> WHAT YOU WILL DO: In the text on artificial neural networks, which of the two architectures is described as well suited for hydrological modeling?
** BEGIN DOCUMENT **
Artificial Neural Network (ANN)

Artificial Neural Networks have mainly two architectures, i.e., recurrent and non-recurrent. It was demonstrated that for hydrological modeling, non-recurrent type architecture is well suited. Non-recurrent architecture has a single-layer perceptron and multi-layer perceptron (MLP) (Mohammadi et al. 2020). Time series based non-linear hydrological problems such as non-linear precipitation prediction, streamflow and sediment modeling, rainfall-runoff modeling, river stage-discharge modeling, etc., can be easily solved using the MLP. A more detailed description of the MLP method can be found in existing studies, e.g. (ASCE, 2000a, b; Lohani et al. 2012; Nourani, 2014, Kushwaha and Kumar, 2017).

Structural description of the multi-layer perceptron (MLP)

The basic structure of MLP can be broadly divided into three layers, i.e., the input layer followed by a hidden layer and then the output layer (Fig. 2). The MLP layers are mainly represented by n-nh1-no, in which n, nh1, and no are the number of neurons in the input layer, first hidden layer, and output layer, respectively. The number of hidden layers can be increased or decreased depending on the requirement of suitable architecture, which has numerous processing elements and connections. Neurons in a typical MLP are designed to handle complex processes more efficiently and satisfactorily using several algorithms. The input layer does not have computational nodes, whereas hidden and output layers have computation nodes. The number of hidden layers and neurons in each hidden layer can be increased or decreased for a suitable network architecture requirement.
** END DOCUMENT **
** BEGIN GIVEN DATA **
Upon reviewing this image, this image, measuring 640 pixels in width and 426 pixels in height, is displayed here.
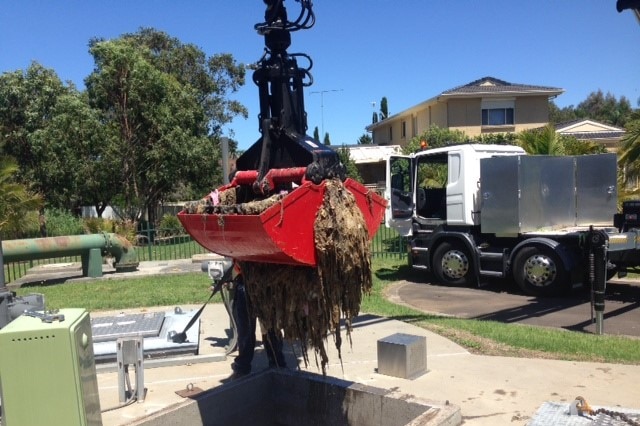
** END GIVEN DATA **
> FULL RESPONSE: The non-recurrent architecture.